> _Given information_:

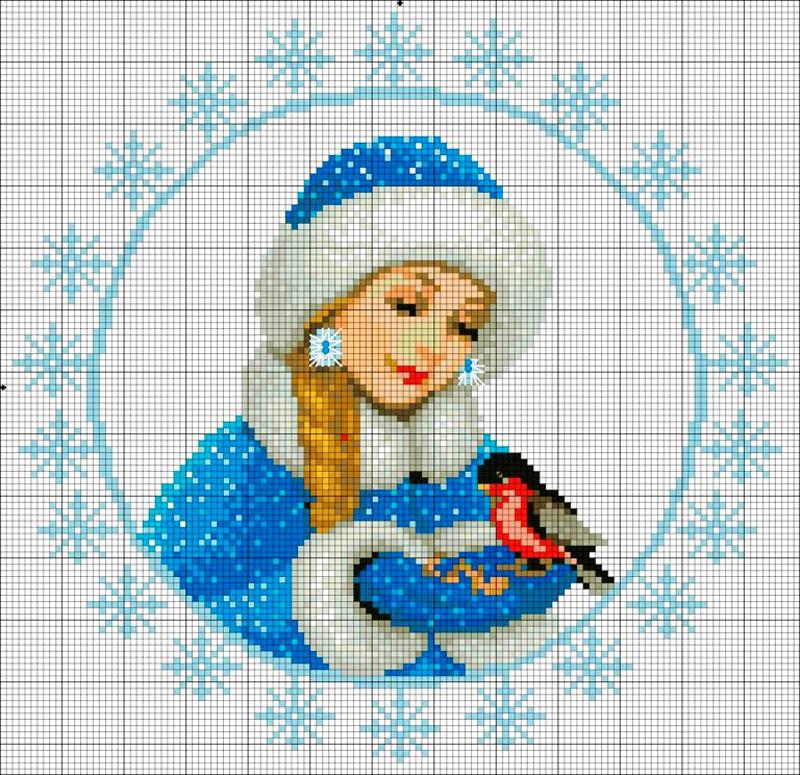 Конечно, нам никуда не деться от главной внучки новогодних праздников – Снегурочки, однако, вам стоит поторопиться, такую работу просто невозможно сделать за два вечера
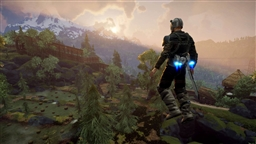Elex screenshot - 6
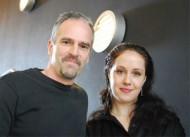 Fredrik Ghosh och Linnea Taylor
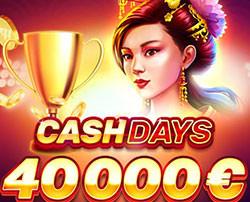Tournoi Playson Cash Days sur Cresus Casino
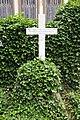 Sonneborn-Julius-August-von-Wangenheim-Grab.JPG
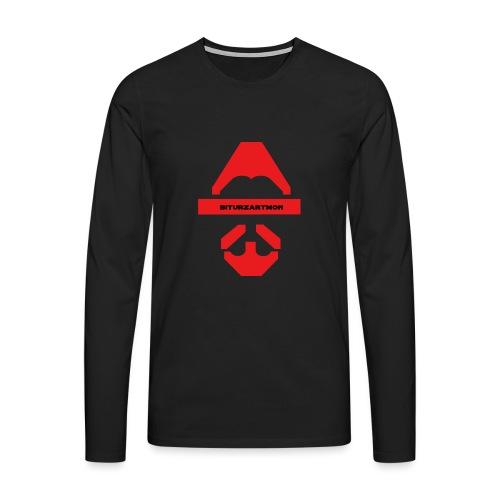 Biturzartmon Logo rot glatt - Männer Premium Langarmshirt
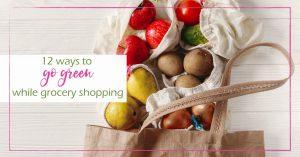 The Green Grocery Bag - GoodGirlGoneGreen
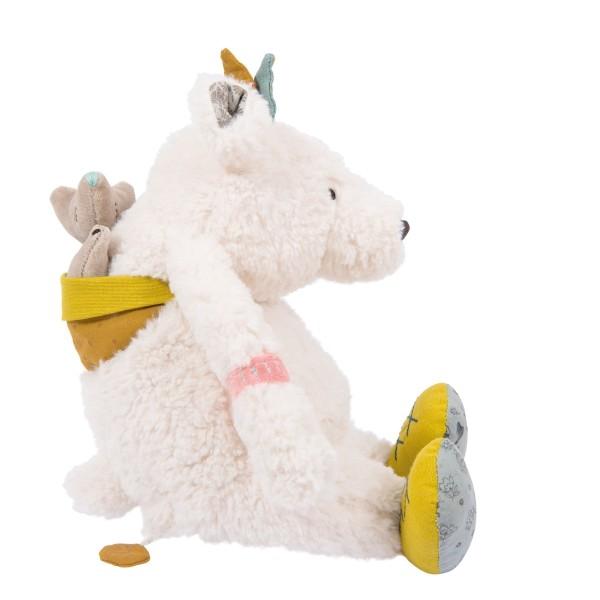 Moulin Roty Musik-Puppe Eisbär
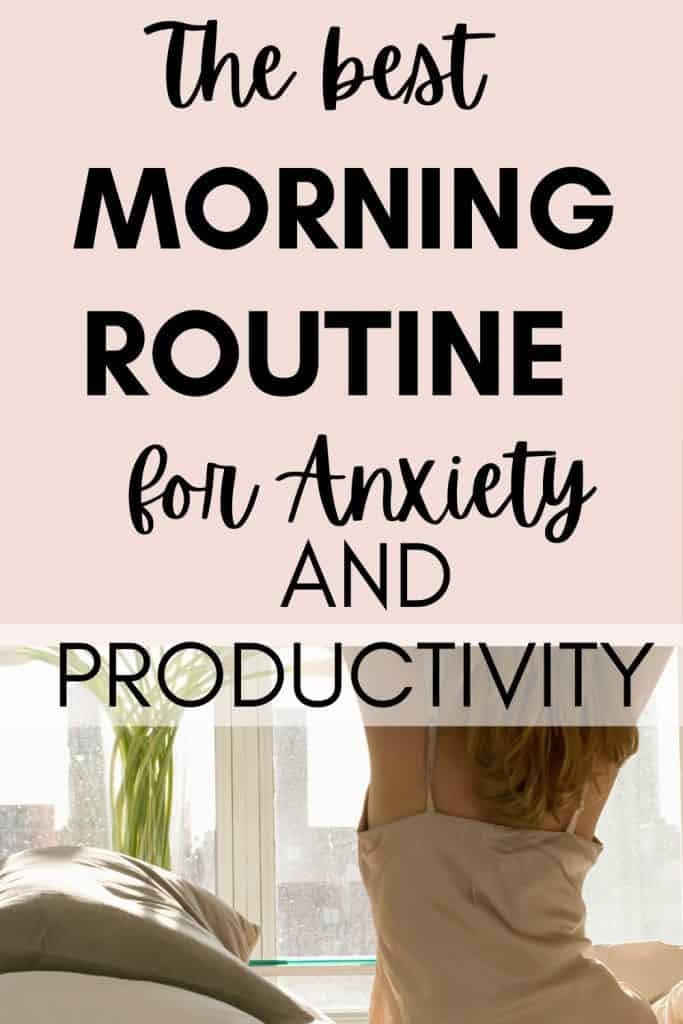 The best morning routine for anxiety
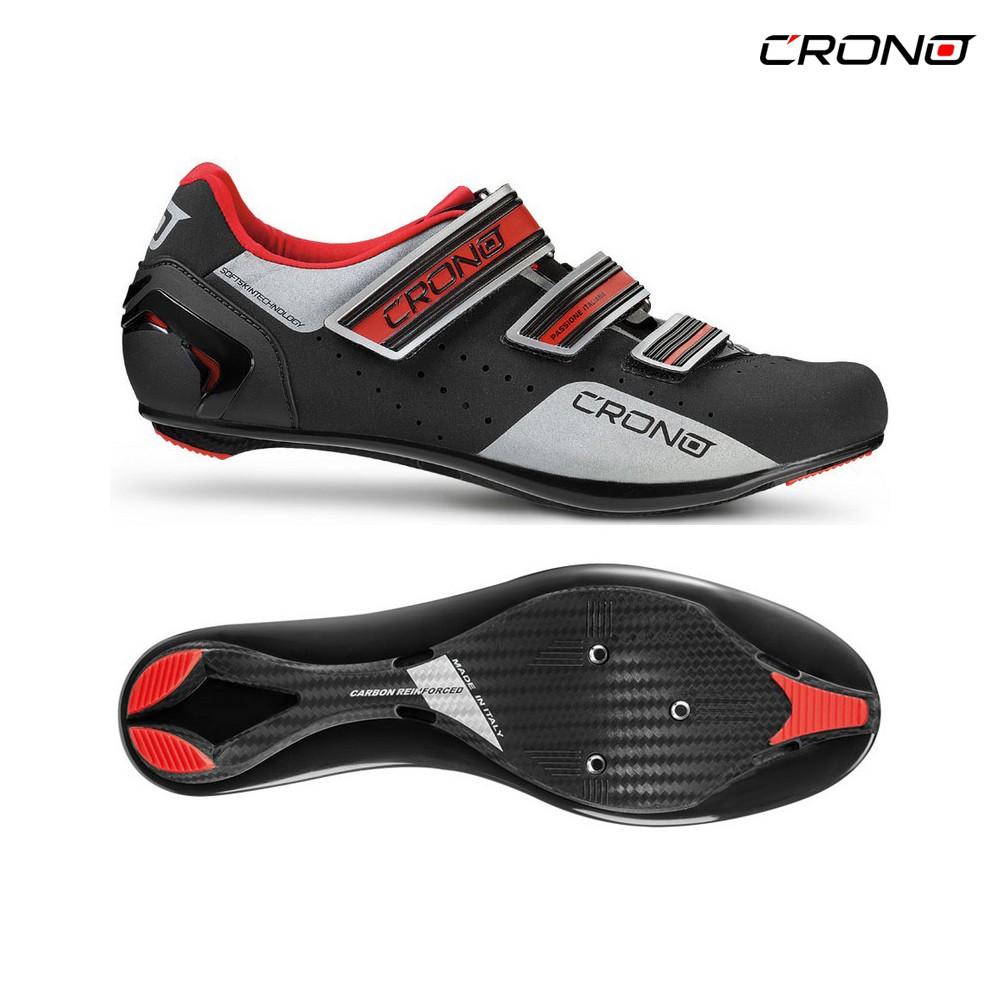 【CRONO】義大利卡鞋-DINAMICA NYLON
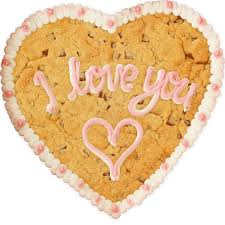 cookie emoji giant cookies millie u0026 039 s cookies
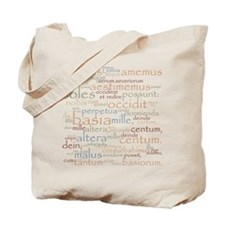 Catullus Ancient Colors Tote Bag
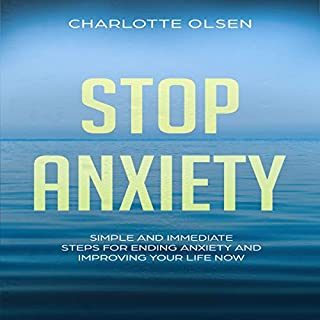 Stop Anxiety audiobook cover art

> _Task goal_:
Could you reproduce all of the material exactly? Keep the pictures out of it.

> _Answer space_:
 Конечно, нам никуда не деться от главной внучки новогодних праздников – Снегурочки, однако, вам стоит поторопиться, такую работу просто невозможно сделать за два вечера
Elex screenshot - 6
 Fredrik Ghosh och Linnea Taylor
Tournoi Playson Cash Days sur Cresus Casino
 Sonneborn-Julius-August-von-Wangenheim-Grab.JPG
 Biturzartmon Logo rot glatt - Männer Premium Langarmshirt
 The Green Grocery Bag - GoodGirlGoneGreen
 Moulin Roty Musik-Puppe Eisbär
 The best morning routine for anxiety
 【CRONO】義大利卡鞋-DINAMICA NYLON
 cookie emoji giant cookies millie u0026 039 s cookies
 Catullus Ancient Colors Tote Bag
 Stop Anxiety audiobook cover art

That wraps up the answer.